Ofcom will now proceed with a formal notification to require the legal separation of Openreach from BT, after it failed to offer voluntary proposals that address our competition concerns.
A BT spokesperson said: “We note Ofcom’s announcement this morning, updating on the next steps of the Digital Communications Review.
“We put forward proposals in July that we believe are fair and sustainable, and that meet Ofcom’s objectives without disproportionate costs.
“We are implementing these proposals, and have just appointed Mike McTighe to be the first chairman of Openreach.
“We are in discussions with Ofcom on two outstanding issues, the reporting line of the Openreach CEO and the form of legal incorporation.

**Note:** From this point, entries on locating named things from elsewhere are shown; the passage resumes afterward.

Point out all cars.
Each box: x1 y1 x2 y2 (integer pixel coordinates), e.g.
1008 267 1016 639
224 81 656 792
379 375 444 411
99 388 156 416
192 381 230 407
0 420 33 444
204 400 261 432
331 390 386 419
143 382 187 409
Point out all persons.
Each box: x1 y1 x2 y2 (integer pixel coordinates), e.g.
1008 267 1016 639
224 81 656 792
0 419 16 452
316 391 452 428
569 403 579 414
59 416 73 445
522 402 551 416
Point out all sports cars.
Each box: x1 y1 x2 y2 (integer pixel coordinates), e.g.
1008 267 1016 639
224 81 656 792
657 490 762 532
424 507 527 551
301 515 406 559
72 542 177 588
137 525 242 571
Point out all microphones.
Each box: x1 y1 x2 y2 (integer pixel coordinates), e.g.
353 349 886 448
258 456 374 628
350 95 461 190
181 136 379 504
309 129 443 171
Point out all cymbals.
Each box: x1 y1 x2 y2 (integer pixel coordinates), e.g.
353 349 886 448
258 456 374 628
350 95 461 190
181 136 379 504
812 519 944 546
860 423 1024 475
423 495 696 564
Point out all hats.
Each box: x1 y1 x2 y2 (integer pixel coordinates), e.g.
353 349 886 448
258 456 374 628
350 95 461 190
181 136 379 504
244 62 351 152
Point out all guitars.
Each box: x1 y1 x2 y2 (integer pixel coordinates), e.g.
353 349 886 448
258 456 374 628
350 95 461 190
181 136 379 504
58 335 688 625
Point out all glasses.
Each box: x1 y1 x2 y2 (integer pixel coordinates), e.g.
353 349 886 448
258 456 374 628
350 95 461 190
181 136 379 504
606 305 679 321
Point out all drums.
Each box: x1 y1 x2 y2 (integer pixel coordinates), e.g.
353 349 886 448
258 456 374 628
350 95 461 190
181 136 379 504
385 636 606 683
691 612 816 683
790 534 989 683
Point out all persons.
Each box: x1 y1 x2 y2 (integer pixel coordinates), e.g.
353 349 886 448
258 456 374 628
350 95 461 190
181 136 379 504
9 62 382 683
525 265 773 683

“We will continue to work with Ofcom to reach a voluntary settlement that is good for customers, shareholders, employees, pensioners and investment in the UK’s digital future.”
A spokesperson for Ofcom said: “We are disappointed that BT has not yet come forward with proposals that meet our competition concerns. Some progress has been made, but this has not been enough, and action is required now to deliver better outcomes for phone and broadband users.”
The proposal requires Openreach to become a distinct company with its own board.
This would comprise a majority of non-executive directors, including the chair, who are not affiliated with BT.
The Ofcom spokesperson continued: “Openreach would be guaranteed greater independence to make decisions on strategic investments, with a duty to treat all of its customers equally.
“We are now preparing to notify the European Commission of our intention to implement these plans, requiring the legal separation of Openreach to make it more independent.
“Throughout this process, we remain open to BT bridging the gap between its proposal and what is required to address our strong competition concerns.”